Scholarship is a Conversation

Scholars and researchers are in constant conversation with each other via citations. A citation allows people who read your research to find the sources you used, learn more, and/or verify your information


  •  They reflect the work you put into finding and exploring your sources
  • They help readers understand the context of your argument
  • They acknowledge the authors who contributed to your work
  • They illustrate your learning process and draw attention to the originality and legitimacy of your own ideas

How to Read a Citation

Citations may look different depending on their style and content.


Most have a few consistent elements:


  • Author Name(s)
    • Who made this?

  • Title
    • What is this called?

  • Source
    • Where did it come from?
    • Where was it published?

  • Date of Publication
    • When was this made?

  • Specific Identifying Information
    • How do we find it? 
    • This information will depend on what kind of resource you’re citing
      • URLs, DOIs, edition, etc. 
Some Citation Examples



  • Salati, D. (2022). Hot dog (First ed.). Alfred A. Knopf. 


  • Salati, Doug. Hot Dog. First ed. New York: Alfred A. Knopf, 2022.


  • Salati, Doug. Hot Dog. Alfred A. Knopf, New York, 2022.

When to Use a Citation


Are you quoting two or more consecutive words from a source? Then the original source should be cited and the words or phrase placed in quotes.



Even if you put it in your own words, when an idea or information comes from another source you must credit that source.


General vs. Unfamiliar Knowledge

Accepted common knowledge doesn't need to be cited. But if you doubt whether your information is common knowledge or not, cite it.

In Text vs. Bibliography

In-Text Citations
  • in the body of your work
  • signals when you're quoting or referring to sources
  • paired with full citations
  • Ex. (Salati, 2022)
Bibliography Citations
  • at the end of your work
  • also called Works Cited or References
  • provides readers full details on where to find the source
  • Ex. Salati, D. (2022). Hot dog (First ed.). Alfred A. Knopf.

Citations in Start My Research

Catalog listing for book "Hot Dog" with arrow pointing to circled quote mark icon in the upper right corner. Select to open citation dialog box

Here is an example of a Start My Research record.

In the upper right corner is a blue quotation mark icon. Select this to open up a citation dialog box.

Next, select the drop down menu under "Choose a Citation Format" and choose the citation style you want.

citation generating dialog box with open drop down menu of offered citation styles including: APA, AMA, MLA, Chicago, Turabian, IEEE, and more.

For this example, I'll choose APA format.

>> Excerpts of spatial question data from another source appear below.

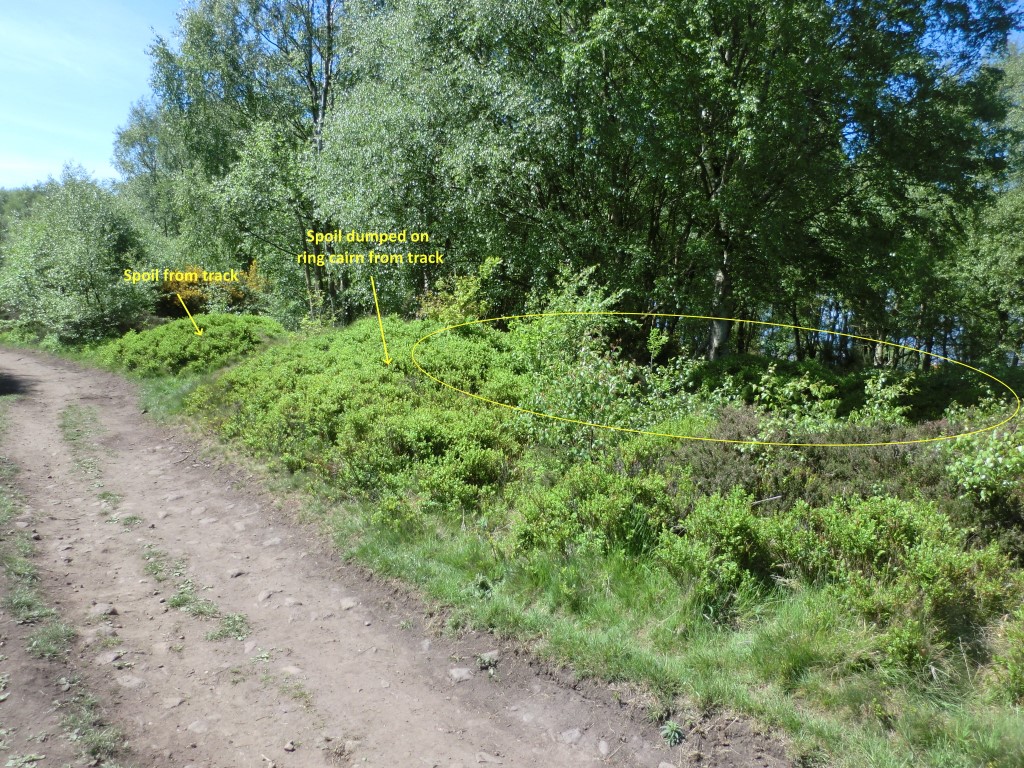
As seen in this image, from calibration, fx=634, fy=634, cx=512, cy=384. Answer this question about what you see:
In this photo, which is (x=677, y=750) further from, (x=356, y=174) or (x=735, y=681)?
(x=356, y=174)

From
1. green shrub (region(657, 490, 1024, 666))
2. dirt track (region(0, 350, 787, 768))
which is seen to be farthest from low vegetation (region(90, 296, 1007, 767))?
dirt track (region(0, 350, 787, 768))

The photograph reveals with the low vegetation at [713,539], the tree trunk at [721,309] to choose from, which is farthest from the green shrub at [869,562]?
the tree trunk at [721,309]

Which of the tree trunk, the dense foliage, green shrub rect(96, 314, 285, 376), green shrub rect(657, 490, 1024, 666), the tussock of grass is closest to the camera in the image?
green shrub rect(657, 490, 1024, 666)

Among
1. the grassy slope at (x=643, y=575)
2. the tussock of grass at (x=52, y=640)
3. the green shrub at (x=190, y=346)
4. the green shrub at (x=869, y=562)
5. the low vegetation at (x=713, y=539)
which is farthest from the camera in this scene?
the green shrub at (x=190, y=346)

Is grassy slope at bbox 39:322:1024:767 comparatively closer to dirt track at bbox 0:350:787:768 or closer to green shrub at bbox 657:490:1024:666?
green shrub at bbox 657:490:1024:666

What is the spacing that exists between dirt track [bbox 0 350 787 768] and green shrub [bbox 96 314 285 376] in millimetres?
6503

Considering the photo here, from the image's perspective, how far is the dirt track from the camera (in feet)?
11.9

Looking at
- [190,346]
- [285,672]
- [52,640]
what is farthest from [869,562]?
[190,346]

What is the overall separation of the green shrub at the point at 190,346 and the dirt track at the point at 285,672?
6503 millimetres

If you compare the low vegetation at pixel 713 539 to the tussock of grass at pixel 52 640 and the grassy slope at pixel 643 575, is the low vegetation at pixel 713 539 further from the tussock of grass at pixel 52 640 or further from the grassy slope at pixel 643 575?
the tussock of grass at pixel 52 640

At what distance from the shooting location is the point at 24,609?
189 inches

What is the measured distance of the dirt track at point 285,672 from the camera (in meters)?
3.62

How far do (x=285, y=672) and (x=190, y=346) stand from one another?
10721mm

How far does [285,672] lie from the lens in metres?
4.34
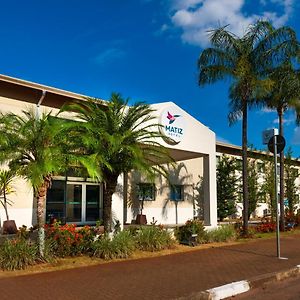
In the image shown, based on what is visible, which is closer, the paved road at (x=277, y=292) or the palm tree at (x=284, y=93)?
the paved road at (x=277, y=292)

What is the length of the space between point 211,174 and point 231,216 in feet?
44.8

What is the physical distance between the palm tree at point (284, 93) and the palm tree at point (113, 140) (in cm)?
933

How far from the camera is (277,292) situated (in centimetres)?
862

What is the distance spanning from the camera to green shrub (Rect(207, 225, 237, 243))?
16.7 m

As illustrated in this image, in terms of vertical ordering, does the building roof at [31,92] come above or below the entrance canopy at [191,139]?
above

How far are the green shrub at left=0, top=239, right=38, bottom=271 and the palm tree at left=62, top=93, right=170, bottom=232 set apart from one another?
276 centimetres

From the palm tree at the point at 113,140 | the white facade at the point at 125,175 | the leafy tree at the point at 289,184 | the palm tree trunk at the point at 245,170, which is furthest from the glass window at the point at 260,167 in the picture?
the palm tree at the point at 113,140

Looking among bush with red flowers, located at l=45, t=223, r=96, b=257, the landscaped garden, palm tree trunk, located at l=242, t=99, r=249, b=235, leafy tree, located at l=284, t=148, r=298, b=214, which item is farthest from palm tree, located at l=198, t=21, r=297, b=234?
leafy tree, located at l=284, t=148, r=298, b=214

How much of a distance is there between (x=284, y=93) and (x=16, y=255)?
16187 mm

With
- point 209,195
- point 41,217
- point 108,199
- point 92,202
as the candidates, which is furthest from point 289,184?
point 41,217

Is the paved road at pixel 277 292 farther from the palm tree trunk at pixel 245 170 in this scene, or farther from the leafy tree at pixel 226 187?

citation dialog box with generated APA format citation for "Hot Dog" by Doug Salati

The citation will generate under "Format Preview." All you have to do is copy and paste the citation into your document.


Important Note:

The citation generates based off of the information from the catalog.

This means if a record is in all caps, or misspelled, or has several long subtitles, that is what it will look like in the citation. Regardless of if that is what the citation style calls for.

Always double check the citation format is correct!